A new comedy series on Dekkoo, a gay-centric subscription-based streaming service, Out on Stage, is offering a rare platform for LGBTQ stand-ups and their fans.
“I don’t think comedy is an easy field for anyone, but it can sometimes be especially difficult for those of us with unique, diverse voices,” says Zach Noe Towers, host of the all-queer comedy series. Towers previously hosted The Elite Daily Show on Verizon’s streaming platform, Go90.
“We’re a much smaller percentage of the population, stage time can be harder to come by, and oftentimes audiences aren’t as willing to give us a chance. It’s so important to have this kind of representation available.”
While Dekkoo has its own Amazon channel and is also available on iTunes, Google Play, AppleTV, and Roku, Out on Stage will likely benefit from being produced by Grammy-winning production team Comedy Dynamics (the team behind Hulu’s hit, There’s… Johnny!). The series stars a diverse group of out comics including Jared Goldstein, Raneir Pollard, Gloria Bigelow, Anthony Desamito, Janine Brito, and A.B. Cassidy. We caught up with three fan favorites.

*INFORMATION SUPPLIED:*
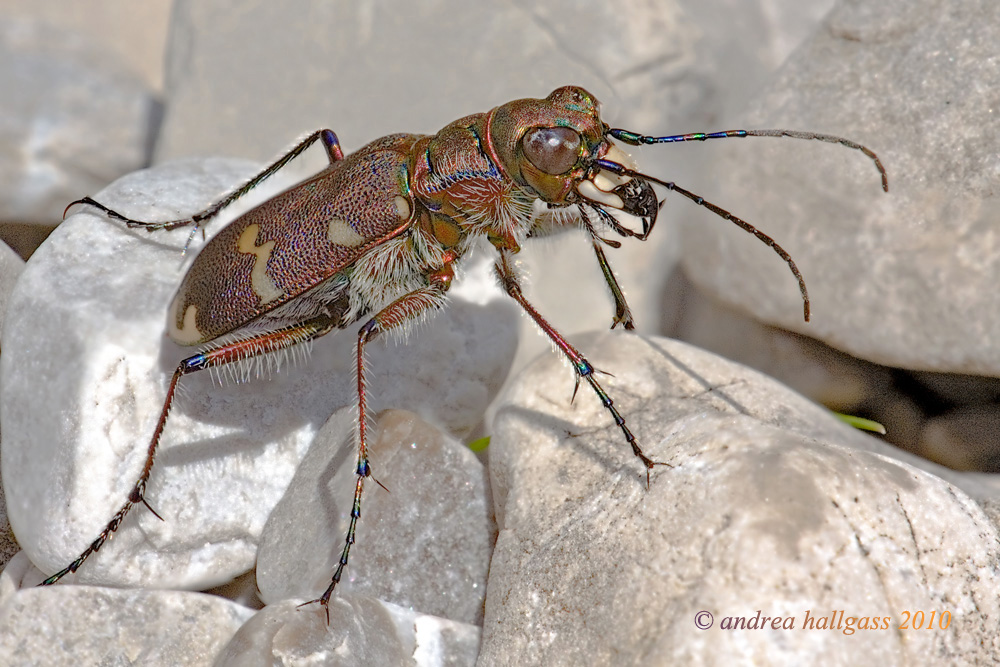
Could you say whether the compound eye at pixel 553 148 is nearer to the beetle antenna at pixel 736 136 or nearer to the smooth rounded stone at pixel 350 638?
the beetle antenna at pixel 736 136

*REQUIRED WORK:*
**A)** How would you translate the sentence "It’s so important to have this kind of representation available." from the Out on Stage article into Spanish?
**B)** Can you reproduce the Out on Stage article from "A new comedy" up to and including "streaming platform, Go90."?
The data has no connection to the article about Out on Stage.

*EXERCISE SOLUTIONS:*
**A)** Es muy importante tener disponible este tipo de representación.

**B)**
A new comedy series on Dekkoo, a gay-centric subscription-based streaming service, Out on Stage, is offering a rare platform for LGBTQ stand-ups and their fans.
“I don’t think comedy is an easy field for anyone, but it can sometimes be especially difficult for those of us with unique, diverse voices,” says Zach Noe Towers, host of the all-queer comedy series. Towers previously hosted The Elite Daily Show on Verizon’s streaming platform, Go90.